Canada has advanced to the final round of CONCACAF qualifying for the sport’s holy-grail for only the second time since the road to France 1998.
The last two scheduled national team games on Canadian soil, sold-out fixtures against Trinidad and Tobago, were set for Starlight (formerly Westhills) Stadium in March of 2020 but cancelled due to the pandemic.
“We were very disappointed [to lose the Canada games],” said Young.
Especially since Canada Soccer was looking for medium-size facilities such as Starlight for games against CONCACAF minnows. But due to COVID-19 and the closed border, all of Canada’s early-round home games in the qualifiers for Qatar 2022 have had to be played in Bradenton, Florida, and Bridgeview, Illinois, in suburban Chicago, the latter the site of Tuesday night’s clinching 3-0 victory over Haiti.

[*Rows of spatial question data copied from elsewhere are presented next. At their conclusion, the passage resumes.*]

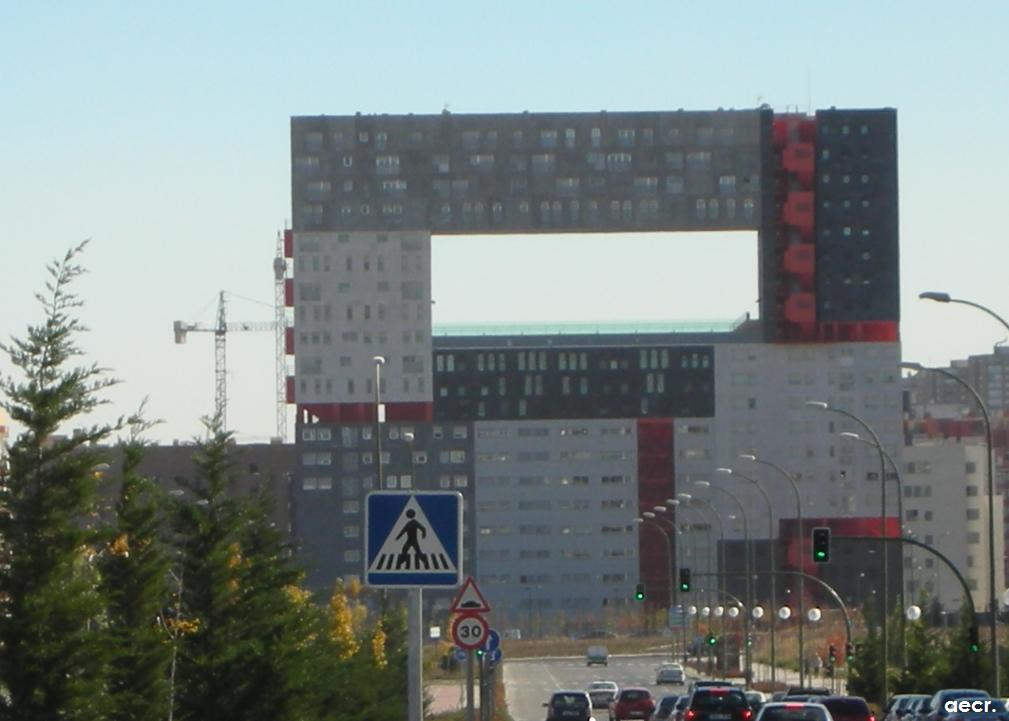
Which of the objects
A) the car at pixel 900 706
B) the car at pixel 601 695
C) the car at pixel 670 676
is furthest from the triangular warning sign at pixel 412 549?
the car at pixel 670 676

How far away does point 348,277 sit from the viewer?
15825cm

Canada went 6-0 and is now on to the octagonal round Sept. 2 to March 30 against the U.S., Mexico, Costa Rica, Honduras, Jamaica, Panama and El Salvador. Each team will play the other teams home and away, 14 games for each national side, to decide the three CONCACAF berths directly into the 2022 World Cup in Qatar and a fourth to go through an additional at-large qualifying phase.

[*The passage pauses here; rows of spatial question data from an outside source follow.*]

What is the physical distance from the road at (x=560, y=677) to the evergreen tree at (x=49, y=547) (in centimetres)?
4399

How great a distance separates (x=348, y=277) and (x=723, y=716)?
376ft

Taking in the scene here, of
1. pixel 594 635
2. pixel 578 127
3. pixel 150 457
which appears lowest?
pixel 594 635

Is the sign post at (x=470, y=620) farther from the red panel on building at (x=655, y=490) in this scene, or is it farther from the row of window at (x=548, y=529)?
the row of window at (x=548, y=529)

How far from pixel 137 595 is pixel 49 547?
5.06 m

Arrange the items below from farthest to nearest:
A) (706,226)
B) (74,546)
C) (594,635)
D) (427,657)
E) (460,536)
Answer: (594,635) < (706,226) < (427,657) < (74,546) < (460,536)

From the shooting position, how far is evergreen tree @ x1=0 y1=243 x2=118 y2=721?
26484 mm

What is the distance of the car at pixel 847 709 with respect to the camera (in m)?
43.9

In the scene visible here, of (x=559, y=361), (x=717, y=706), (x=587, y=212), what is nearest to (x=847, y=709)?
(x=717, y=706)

But as the games now get bigger against the CONCACAF heavyweights, will medium markets such as Greater Victoria still be in the hunt to host, or has this now gotten to the stage for only the likes of B.C. Place in Vancouver, Commonwealth Stadium in Edmonton and BMO Field in Toronto?
The Island has a friend in Peter Galindo of Sportsnet. While mentioning Vancouver, Toronto and Edmonton as obvious possible host cities for the octagonal, Galindo also wrote: “Canadian Premier League markets like Victoria, which was supposed to host a friendly in March 2020 before the pandemic hit, could (and should) be on the cards, too.”
That assessment will get no argument from Young.
“We are a sports-crazy community,” he said.
“Langford will do anything to roll out the red carpet for Canada. That’s why we are an international destination for sports. Don’t worry about COVID. We’ll still get things done here in Langford. We want to ramp up all sports and add fans as we go.”